Likewise, Platt proffers policy reasons for opposing summary judgment—lack of trust in agencies, lack of mandated discovery (unlike in judicial proceedings), concern as to agency overenforcement, and the utility of oral hearings in assessing penalties (even if not guilt) in sanctions proceedings. (pp. 311–19) These strike me as plausible and significant reasons to question summary judgment in sanctions proceedings as a policy matter, even if they may not overcome the well-recognized efficiency gains that summary judgment provides for the agency to spend more time on enforcing harder cases. But because Platt is making an APA originalism argument and not calling for legislative action, I would like Platt to demonstrate that the APA-enacting Congress was thinking of any of these policy concerns and how it limited these policy concerns to only hearings about sanctions under Sentence Five. After all, even if his argument were limited to sanctions, the APA’s definition of “sanction” is extremely broad and applies not only to what may be analogous to a criminal penalty but also the mere denial, not even revocation, of a license or privilege. What evidence indicates that Congress had such a nuanced approach to APA adjudications and sanctions?

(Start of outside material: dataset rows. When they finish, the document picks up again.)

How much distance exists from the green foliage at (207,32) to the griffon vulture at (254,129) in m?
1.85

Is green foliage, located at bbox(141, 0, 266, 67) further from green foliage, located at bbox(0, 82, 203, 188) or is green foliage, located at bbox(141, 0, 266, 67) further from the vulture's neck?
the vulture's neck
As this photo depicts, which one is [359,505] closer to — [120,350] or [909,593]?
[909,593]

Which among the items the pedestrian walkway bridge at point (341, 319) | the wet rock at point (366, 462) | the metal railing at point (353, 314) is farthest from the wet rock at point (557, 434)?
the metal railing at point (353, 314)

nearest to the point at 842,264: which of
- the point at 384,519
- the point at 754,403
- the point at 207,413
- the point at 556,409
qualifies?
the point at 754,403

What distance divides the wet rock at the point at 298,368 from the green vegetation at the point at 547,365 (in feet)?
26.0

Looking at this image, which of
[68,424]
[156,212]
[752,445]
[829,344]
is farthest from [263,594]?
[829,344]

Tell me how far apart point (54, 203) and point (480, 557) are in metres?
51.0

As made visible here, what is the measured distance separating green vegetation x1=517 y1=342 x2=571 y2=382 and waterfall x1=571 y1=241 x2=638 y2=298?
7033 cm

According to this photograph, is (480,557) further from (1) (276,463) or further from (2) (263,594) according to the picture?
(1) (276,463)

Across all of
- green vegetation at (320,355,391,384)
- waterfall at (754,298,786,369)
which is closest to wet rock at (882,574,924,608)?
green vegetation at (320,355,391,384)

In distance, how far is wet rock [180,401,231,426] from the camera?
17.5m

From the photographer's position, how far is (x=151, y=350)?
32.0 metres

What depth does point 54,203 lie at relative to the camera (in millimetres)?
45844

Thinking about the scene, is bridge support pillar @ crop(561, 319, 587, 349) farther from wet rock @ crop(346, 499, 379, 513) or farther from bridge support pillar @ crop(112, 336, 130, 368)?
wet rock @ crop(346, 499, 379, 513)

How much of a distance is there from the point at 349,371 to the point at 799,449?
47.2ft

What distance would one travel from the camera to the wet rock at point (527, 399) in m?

 Platt’s is a welcome contribution to the revived scholarly discussion on federal agency adjudication and the burgeoning interest in “APA Originalism.” Yet, despite his textual and contextual arguments, I am not convinced that the indeterminate sources that he identifies are sufficient to disrupt the long-accepted and widespread use of administrative summary judgment. At best, the text and other sources upon which he relies are ambiguous and, at worst, contrary to his preferred interpretation. An ambiguous textual and historical record is not sufficient to disturb what appears to be the near-universal understanding for more than 50 years (and beginning at the latest only about 20 years after the APA’s enactment). Do I think that Platt will be able to uncover evidence that clearly supports his interpretation? It’s not likely, but I await future research on this question.

Kent Barnett is J. Alton Hosch Associate Professor of Law at the University of Georgia School of Law.

** Unlike courts, agencies do not issue judgments, so the phrase “summary judgment” is used by analogy to refer to the phenomenon of deciding a case as a matter of law when there is no material factual dispute at issue. I use the terms “summary judgment,” “summary proceedings,” and “summary disposition” to refer to this phenomenon in administrative adjudication.